**Short exercise**
Copy every line from the one containing "How far apart do" through the last line of the records below, both included, and nothing else.

**Scene question records**

····················

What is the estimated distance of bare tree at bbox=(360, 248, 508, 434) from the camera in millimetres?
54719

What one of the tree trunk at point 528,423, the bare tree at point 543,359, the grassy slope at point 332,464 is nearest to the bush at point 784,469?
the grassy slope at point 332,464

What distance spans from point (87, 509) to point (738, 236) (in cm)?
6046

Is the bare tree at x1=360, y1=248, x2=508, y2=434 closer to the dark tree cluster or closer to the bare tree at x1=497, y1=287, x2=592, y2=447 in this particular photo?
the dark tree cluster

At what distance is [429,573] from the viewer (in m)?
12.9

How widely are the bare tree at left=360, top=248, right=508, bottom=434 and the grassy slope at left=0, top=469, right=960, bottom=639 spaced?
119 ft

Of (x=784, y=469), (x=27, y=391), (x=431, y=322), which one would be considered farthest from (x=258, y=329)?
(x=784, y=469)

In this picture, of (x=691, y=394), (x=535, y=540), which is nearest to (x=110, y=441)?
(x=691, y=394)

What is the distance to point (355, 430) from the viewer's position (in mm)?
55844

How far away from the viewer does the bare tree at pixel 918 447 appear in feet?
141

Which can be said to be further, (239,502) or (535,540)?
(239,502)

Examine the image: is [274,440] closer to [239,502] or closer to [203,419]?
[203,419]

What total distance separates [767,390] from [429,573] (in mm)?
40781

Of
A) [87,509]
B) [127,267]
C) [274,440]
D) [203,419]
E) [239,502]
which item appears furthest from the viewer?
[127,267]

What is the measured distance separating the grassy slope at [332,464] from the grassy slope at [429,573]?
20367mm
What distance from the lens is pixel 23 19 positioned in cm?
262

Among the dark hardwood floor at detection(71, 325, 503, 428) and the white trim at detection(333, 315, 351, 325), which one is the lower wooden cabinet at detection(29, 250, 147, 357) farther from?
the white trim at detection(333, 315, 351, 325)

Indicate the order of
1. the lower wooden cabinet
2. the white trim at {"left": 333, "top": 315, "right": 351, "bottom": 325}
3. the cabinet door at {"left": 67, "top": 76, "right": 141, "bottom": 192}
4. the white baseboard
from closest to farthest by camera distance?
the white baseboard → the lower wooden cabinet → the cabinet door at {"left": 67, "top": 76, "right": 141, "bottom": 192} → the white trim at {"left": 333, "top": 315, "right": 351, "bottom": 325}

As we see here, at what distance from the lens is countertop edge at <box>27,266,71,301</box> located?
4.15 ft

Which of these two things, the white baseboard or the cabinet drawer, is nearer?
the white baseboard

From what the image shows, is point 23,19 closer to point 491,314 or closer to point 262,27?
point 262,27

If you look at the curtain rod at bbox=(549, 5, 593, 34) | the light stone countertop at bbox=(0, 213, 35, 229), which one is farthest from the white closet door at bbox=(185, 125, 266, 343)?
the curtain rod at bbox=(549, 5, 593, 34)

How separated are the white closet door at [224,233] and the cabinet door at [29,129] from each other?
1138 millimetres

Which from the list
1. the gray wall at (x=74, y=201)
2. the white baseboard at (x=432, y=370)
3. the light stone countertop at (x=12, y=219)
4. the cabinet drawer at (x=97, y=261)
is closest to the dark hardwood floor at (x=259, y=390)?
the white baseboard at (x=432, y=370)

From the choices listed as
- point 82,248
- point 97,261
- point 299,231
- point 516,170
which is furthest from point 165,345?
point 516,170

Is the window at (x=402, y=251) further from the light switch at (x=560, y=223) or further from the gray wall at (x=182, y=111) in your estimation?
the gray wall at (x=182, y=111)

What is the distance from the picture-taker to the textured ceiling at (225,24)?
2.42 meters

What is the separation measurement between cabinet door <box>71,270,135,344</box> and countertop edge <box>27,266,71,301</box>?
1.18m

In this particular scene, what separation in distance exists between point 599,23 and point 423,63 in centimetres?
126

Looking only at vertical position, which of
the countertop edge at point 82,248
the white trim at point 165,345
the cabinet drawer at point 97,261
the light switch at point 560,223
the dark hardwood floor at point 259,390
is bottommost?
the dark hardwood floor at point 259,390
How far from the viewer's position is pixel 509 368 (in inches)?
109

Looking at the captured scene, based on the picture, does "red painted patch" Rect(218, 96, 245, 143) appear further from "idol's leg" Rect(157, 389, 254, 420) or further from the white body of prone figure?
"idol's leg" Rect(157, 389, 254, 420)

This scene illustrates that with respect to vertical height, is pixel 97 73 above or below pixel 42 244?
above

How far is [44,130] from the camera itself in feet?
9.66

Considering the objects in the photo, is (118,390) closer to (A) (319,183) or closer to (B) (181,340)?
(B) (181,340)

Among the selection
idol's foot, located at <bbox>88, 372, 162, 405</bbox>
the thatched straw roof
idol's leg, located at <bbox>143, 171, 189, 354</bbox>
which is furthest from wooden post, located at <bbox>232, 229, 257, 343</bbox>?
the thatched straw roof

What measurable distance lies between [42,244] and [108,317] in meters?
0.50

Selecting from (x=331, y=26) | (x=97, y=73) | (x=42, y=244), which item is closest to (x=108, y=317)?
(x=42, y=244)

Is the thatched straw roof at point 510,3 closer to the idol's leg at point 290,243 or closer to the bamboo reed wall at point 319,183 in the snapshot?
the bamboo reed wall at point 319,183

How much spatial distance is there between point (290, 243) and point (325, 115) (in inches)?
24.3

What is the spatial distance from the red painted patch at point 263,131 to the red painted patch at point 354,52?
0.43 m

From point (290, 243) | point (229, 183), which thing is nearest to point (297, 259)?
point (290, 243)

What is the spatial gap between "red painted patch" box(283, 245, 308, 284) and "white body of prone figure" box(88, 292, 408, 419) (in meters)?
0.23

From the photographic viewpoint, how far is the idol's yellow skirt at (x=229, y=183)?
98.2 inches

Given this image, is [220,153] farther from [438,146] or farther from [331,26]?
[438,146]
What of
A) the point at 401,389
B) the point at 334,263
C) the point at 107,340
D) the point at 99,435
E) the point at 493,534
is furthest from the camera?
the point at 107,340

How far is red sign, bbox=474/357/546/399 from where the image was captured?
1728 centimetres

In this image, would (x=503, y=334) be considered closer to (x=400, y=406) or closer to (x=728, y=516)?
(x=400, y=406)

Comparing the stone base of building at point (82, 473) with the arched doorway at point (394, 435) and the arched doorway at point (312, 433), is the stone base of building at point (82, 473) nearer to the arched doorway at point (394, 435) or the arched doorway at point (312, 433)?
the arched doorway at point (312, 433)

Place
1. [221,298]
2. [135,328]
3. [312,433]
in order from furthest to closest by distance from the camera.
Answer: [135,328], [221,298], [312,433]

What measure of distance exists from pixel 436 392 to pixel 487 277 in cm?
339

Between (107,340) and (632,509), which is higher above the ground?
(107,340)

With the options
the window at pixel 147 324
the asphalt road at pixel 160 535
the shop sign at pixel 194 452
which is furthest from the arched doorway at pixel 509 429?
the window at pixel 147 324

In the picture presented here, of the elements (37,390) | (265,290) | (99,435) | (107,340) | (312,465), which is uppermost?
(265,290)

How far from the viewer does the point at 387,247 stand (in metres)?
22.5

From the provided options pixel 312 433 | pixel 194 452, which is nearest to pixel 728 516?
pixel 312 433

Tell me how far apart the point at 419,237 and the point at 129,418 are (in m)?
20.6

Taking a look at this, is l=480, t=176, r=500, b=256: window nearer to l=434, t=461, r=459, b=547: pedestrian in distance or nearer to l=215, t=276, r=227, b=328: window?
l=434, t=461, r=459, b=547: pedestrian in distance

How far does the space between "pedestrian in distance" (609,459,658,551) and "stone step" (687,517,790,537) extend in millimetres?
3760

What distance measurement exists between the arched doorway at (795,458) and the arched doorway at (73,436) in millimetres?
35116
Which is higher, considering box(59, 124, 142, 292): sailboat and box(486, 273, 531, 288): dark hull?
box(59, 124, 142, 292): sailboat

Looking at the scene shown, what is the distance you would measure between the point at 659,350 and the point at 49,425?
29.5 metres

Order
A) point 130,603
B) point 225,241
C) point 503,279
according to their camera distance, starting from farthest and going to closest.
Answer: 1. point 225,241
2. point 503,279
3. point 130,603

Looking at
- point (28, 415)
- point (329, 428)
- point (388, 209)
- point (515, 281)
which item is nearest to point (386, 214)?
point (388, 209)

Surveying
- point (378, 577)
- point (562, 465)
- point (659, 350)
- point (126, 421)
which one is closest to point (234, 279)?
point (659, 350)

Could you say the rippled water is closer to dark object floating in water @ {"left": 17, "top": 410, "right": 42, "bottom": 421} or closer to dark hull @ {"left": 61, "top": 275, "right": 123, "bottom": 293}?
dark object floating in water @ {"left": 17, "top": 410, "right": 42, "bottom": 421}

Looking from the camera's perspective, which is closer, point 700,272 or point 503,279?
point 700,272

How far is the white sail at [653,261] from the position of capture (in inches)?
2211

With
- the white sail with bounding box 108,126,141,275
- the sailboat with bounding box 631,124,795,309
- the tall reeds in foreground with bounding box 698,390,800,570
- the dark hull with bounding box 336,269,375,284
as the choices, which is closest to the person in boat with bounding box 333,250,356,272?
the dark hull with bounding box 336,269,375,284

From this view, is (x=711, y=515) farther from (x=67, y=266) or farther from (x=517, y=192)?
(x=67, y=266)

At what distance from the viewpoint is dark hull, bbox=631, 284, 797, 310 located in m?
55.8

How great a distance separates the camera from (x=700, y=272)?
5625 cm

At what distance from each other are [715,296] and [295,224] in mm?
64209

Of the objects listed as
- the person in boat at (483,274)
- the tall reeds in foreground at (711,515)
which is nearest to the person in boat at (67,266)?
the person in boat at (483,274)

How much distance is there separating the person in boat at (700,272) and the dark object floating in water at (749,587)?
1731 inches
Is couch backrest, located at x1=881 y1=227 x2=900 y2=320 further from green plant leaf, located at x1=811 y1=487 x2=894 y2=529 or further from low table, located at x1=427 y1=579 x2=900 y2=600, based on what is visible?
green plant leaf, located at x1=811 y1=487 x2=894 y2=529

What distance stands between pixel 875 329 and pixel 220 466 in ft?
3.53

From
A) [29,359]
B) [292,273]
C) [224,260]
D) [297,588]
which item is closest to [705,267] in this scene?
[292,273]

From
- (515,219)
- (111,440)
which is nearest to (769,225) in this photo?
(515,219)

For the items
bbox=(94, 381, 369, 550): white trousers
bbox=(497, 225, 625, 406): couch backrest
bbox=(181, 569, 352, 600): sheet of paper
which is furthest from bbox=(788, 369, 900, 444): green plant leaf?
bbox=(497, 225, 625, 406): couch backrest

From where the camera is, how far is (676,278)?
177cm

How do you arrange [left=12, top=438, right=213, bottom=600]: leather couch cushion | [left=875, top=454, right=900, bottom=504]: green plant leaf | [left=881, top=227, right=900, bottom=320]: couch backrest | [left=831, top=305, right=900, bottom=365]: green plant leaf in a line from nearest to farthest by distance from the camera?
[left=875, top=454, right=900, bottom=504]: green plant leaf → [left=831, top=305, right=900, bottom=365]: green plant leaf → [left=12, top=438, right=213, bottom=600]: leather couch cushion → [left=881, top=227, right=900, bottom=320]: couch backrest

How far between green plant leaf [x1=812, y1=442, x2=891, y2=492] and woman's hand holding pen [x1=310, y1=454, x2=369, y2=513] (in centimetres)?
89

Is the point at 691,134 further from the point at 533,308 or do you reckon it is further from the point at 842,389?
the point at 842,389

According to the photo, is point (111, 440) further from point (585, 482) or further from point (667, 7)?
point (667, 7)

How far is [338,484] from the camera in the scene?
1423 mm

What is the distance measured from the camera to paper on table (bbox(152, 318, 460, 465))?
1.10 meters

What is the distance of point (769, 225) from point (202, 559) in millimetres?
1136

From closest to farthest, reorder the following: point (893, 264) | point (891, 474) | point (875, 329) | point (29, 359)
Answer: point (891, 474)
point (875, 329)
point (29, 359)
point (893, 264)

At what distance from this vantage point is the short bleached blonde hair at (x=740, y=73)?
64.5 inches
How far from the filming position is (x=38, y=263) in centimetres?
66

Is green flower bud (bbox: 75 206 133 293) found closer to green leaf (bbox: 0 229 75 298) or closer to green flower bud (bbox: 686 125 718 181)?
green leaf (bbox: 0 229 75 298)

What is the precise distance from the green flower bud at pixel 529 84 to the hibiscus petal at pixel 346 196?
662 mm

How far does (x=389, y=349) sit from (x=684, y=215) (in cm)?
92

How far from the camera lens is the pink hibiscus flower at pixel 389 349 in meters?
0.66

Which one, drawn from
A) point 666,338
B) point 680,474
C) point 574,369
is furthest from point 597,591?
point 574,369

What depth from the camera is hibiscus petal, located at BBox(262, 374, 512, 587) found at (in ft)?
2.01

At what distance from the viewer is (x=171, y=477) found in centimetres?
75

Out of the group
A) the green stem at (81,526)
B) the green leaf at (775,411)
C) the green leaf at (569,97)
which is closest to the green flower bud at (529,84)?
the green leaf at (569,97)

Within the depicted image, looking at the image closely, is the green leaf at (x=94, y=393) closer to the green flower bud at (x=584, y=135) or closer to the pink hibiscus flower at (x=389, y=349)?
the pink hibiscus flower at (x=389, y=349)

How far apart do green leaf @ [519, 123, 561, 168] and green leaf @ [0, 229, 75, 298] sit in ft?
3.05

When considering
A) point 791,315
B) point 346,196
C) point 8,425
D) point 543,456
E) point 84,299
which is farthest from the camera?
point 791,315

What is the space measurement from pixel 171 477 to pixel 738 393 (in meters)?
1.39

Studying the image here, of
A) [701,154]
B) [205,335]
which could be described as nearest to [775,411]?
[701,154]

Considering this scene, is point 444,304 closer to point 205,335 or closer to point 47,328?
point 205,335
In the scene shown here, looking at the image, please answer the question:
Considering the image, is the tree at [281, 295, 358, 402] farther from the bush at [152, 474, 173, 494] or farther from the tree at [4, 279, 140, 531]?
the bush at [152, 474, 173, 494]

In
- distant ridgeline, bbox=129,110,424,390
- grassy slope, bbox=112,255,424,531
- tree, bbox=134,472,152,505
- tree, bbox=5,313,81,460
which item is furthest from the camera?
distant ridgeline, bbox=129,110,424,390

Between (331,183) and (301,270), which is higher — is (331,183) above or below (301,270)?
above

····················

**Solution for this exercise**
How far apart do green leaf @ [519, 123, 561, 168] and green leaf @ [0, 229, 75, 298] sit in ft?
3.05

When considering
A) point 791,315
B) point 346,196
C) point 8,425
D) point 543,456
E) point 84,299
which is farthest from the camera?
point 791,315

What is the space measurement from pixel 171 477 to pixel 738 393 (in meters)?
1.39

Studying the image here, of
A) [701,154]
B) [205,335]
which could be described as nearest to [775,411]?
[701,154]

Considering this scene, is point 444,304 closer to point 205,335 or closer to point 47,328?
point 205,335
In the scene shown here, looking at the image, please answer the question:
Considering the image, is the tree at [281, 295, 358, 402] farther from the bush at [152, 474, 173, 494] or farther from the tree at [4, 279, 140, 531]?
the bush at [152, 474, 173, 494]

In
- distant ridgeline, bbox=129,110,424,390
- grassy slope, bbox=112,255,424,531
- tree, bbox=134,472,152,505
- tree, bbox=5,313,81,460
which item is furthest from the camera?
distant ridgeline, bbox=129,110,424,390

Between (331,183) and (301,270), which is higher — is (331,183) above or below (301,270)?
above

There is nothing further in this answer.